Low grade inflammation is known to be linked to obesity, and to occur in the early stages of the disease⁽Reference Thaler, Yi and Schur¹⁾. This mechanism is complex and involves numerous organs, cells, and cytokines. In this context, inflammation of white adipose tissue seems to play a key role in the development of obesity⁽Reference Strissel, Stancheva and Miyoshi²⁾. Because of its properties, prostaglandin E2 (PGE2), an emblematic inflammatory mediator, has been proposed as an actor linking inflammation and obesity. Indeed, PGE2 is involved in mechanisms that are dysregulated in obesity such as lipolysis⁽Reference Richelsen and Pedersen³⁾ and adipogenesis⁽Reference Xu, Fu and Miao⁴⁾. Microsomal prostaglandin E synthase-1 (mPGES-1) is an enzyme which specifically catalyzes the final step of PGE2 biosynthesis.

Interestingly, mPGES-1 invalidation dramatically alters the production of PGE2 during inflammation⁽Reference Pecchi, Dallaporta and Jean⁵⁾. In the present work, we sought to determine whether mPGES-1 could contribute to inflammation associated with obesity.

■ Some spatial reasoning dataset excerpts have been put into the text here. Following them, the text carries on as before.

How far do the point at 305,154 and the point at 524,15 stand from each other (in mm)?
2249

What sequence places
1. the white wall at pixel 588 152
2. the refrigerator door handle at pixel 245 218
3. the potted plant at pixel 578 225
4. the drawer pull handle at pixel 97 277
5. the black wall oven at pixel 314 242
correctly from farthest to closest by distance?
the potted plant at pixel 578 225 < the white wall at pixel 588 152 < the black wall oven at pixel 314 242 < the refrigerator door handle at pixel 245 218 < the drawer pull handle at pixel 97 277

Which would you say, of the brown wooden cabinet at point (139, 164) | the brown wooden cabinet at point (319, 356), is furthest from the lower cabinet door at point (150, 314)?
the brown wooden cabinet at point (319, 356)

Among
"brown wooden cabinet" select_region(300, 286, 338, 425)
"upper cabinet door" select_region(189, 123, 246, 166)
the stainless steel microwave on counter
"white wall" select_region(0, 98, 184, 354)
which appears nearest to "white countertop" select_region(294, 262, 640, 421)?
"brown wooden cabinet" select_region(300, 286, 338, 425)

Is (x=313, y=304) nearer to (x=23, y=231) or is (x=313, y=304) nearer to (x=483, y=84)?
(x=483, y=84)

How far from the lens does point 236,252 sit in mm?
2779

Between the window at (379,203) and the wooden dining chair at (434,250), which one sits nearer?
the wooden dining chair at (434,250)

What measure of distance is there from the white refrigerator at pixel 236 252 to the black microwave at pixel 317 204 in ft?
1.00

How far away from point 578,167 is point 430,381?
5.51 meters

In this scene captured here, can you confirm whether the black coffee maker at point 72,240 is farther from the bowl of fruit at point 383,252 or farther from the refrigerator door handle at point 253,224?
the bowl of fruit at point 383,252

First, mRNA expression of mPGES-1 was analyzed using Real-Time PCR, in epididymal white adipose tissue (EAT) of C57BL/6 mice fed with either a normal chow (NC), or a high-fat diet (HFD) during 10 weeks. In a second step, mPGES-1 −/− (KO) mice and wild-type (WT) mice, obtained from heterozygote mating, were also fed with a NC, or a HFD. Body weight and food intake were measured twice a week, and total adiposity was assessed by magnetic resonance imaging (MRI) one week before the end of the HFD period. Then, animals were sacrificed and EAT was collected for RT-PCR analysis. All results are represented as mean ± SEM.

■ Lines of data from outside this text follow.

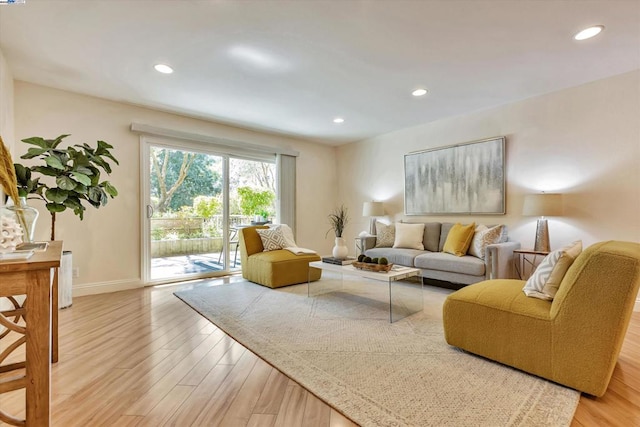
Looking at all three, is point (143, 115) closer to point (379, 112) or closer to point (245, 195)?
point (245, 195)

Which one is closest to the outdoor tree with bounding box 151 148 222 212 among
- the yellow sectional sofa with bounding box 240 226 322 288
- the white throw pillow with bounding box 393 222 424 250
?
the yellow sectional sofa with bounding box 240 226 322 288

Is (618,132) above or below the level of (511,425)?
above

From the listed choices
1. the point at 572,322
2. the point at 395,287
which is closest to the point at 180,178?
the point at 395,287

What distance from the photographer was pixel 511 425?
4.50 feet

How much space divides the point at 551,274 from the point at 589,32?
2006 mm

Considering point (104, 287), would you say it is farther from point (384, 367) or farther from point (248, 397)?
point (384, 367)

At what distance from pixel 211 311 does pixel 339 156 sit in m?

We observed that C57BL/6 mice fed with a HFD during 10 weeks exhibited a significant increase in body weight gain, and a decrease in mRNA expression of mPGES-1 in EAT (table 1). On the other hand, KO mice did not exhibited significant changes in body weight gain after high fat feeding, when compared with their respective control i.e. WT-HFD (table 2). Consistently, MRI acquisition showed that WT-HFD mice exhibited an important increase in total adiposity, but this increase was partially blunted in KO-HFD mice. This phenotype was not explained by a simple reduction in cumulative caloric intake. Interestingly, the increased inflammatory markers mRNA expression (CD68, CCL2) observed in EAT of WT-HFD mice, was reduced in KO-HFD mice. Experiments are under investigations to further characterize mechanisms contributing to the resistance of mPGES-1 KO mice to diet-induced obesity. Altogether, these results suggest that inhibition of mPGES-1 may prevent diet-induced obesity in mice.

Table 1. mRNA expression of mPGES-1 in EAT of diet-induced obese mice.

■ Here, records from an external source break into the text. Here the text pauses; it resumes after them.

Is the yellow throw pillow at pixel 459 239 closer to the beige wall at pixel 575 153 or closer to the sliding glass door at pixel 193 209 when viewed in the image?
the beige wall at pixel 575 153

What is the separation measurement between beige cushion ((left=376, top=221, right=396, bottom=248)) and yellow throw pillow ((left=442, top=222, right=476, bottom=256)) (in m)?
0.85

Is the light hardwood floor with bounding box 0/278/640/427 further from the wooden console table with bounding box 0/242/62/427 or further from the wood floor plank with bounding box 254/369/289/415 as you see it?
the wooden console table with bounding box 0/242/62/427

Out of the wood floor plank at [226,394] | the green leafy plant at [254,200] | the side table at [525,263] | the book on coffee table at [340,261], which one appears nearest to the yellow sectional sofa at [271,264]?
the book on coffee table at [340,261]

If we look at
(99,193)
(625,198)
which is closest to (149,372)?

Student's t-test was used for comparison between groups. Statistical symbol (^aC57BL/6-HFD) show diffcrcnccs at P < 0·05.

Table 2. Impact of mPGES-1 invalidation on diet-induced adiposity.

One-way ANOVA was used for comparison groups, and Fisher's test for post-hoc analysis. Statistical symbols (^aWT-NC, ^bKO-NC, ^cWT-HFD) show differences at P < 0·05.